Michael Sable es un comediante y gerente de comunicaciones estadounidense que se mudó de Washington D.C. a Dublín en 2016.

Sable, quien usa su experiencia como estadounidense residente en la República de Irlanda para sus monólogos, cuenta que, cuando llegó, muchos irlandeses que conoció se sorprendieron de su decisión, pero ahora ya no le dan importancia.

«He notado que, con el paso de los años, la gente se muestra cada vez menos incrédula al saber que un estadounidense se ha mudado a Irlanda», afirma.

Sable es uno de los muchos que se han trasladado a Irlanda desde Estados Unidos. Los datos más recientes muestran que la cifra casi se duplicó pasando de 4.900 a 9.600 entre 2024 y 2025, superando el número de irlandeses que se dirigen en sentido contrario.

Esto coincide con el hecho de que EE.UU. registró más emigrantes que inmigrantes el año pasado, según un informe del centro de estudios estadounidense Brookings Institution. Según el informe, esta es la primera vez que ocurre algo así «en al menos medio siglo».
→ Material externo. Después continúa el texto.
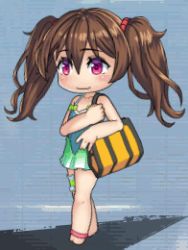 Rule 34 | 1boy, androgynous, animated, animated gif, bag, bare legs, bare shoulders, blush, brown hair, chibi, full body, green one-piece swimsuit, holding, holding bag, lilith-soft, long hair, long twintails, looking at viewer, looking away, lowres, one-piece swimsuit, pink eyes, sandals, shiny skin, skirt, smile, standing, swimsuit, taimanin (series), taimanin asagi, taimanin rpgx, trap, twintails, uehara shikanosuke, very long hair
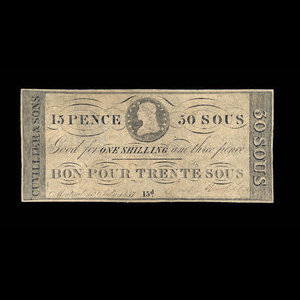 Canada, Cuvillier & Fils, 15 pence : 10 juillet 1837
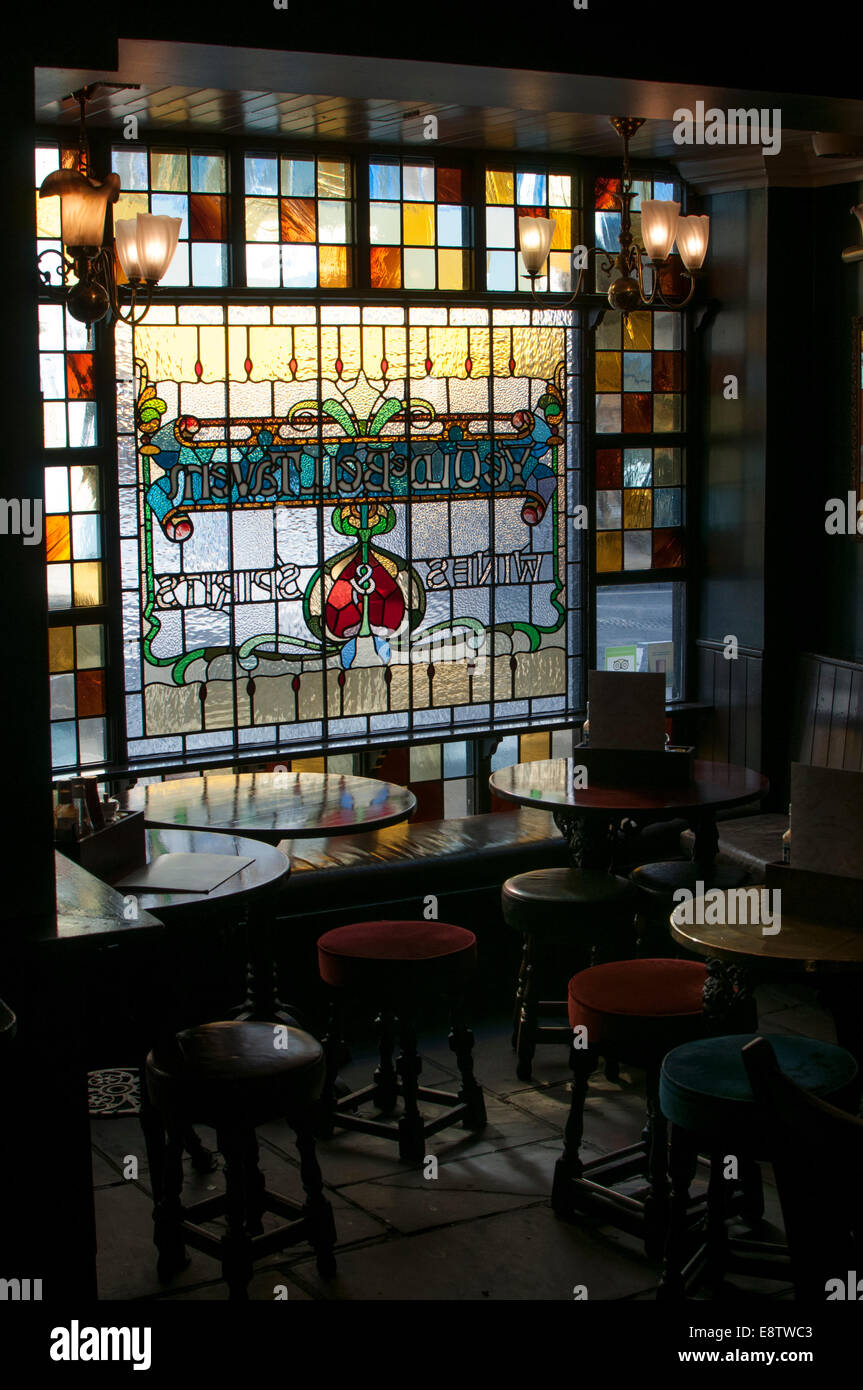The Old Bell Tavern interior, Fleet Street, London, UK Stock Photo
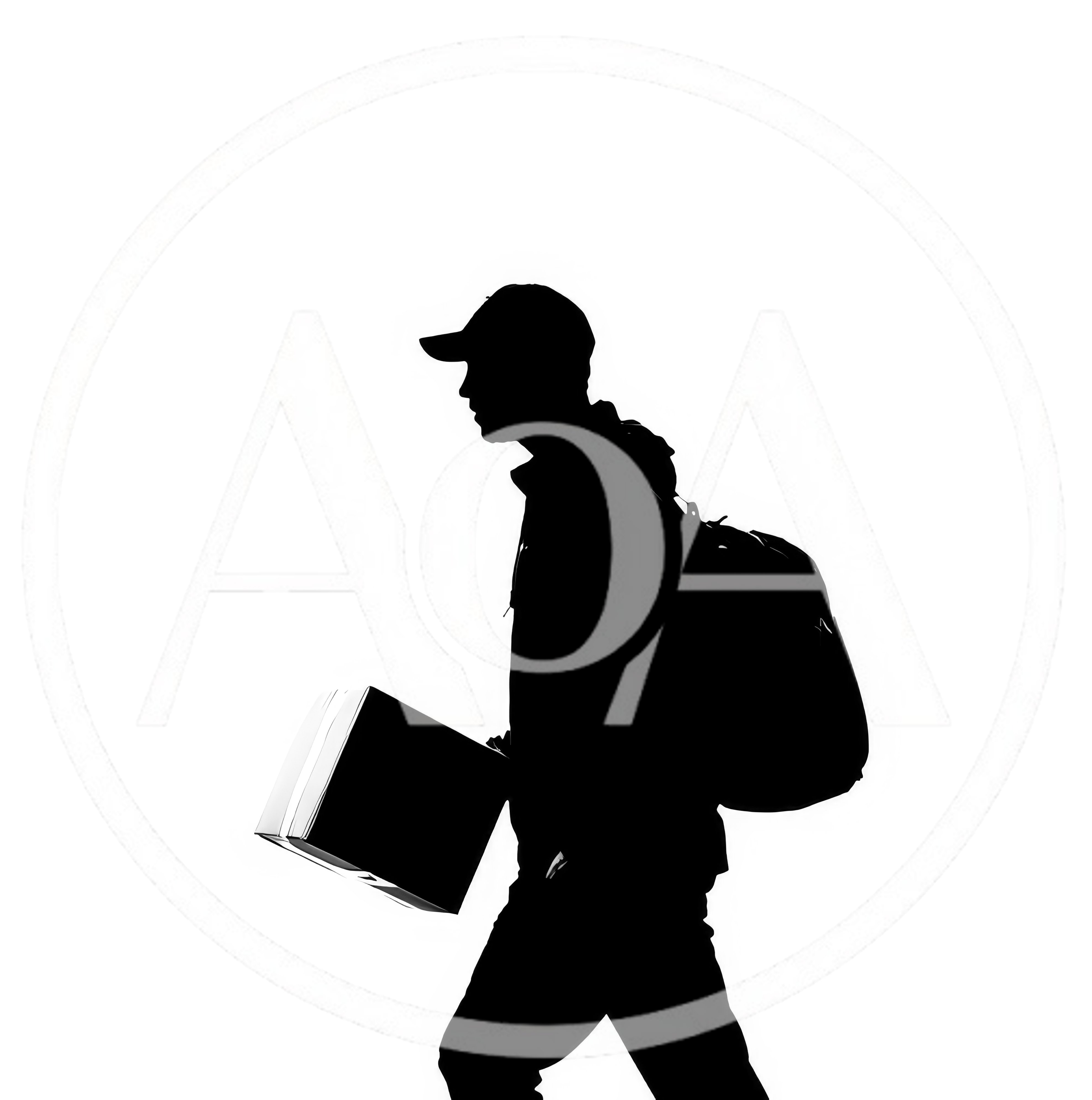 Silhouette Of A Delivery Person Carrying A Package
El centro de estudios destacó los «cambios drásticos en la política migratoria» durante el segundo gobierno del presidente Trump, incluyendo un mayor número de deportaciones de trabajadores extranjeros indocumentados y las reformas por parte de la Casa Blanca del programa estadounidense de acogida de refugiados.

De otro lado, el Wall Street Journal afirma que cada vez más ciudadanos estadounidenses optan por emigrar al extranjero. El medio calculó que «al menos 180.000 estadounidenses» abandonaron voluntariamente EE.UU. en 2025, cifra que, según el informe, representa un récord histórico.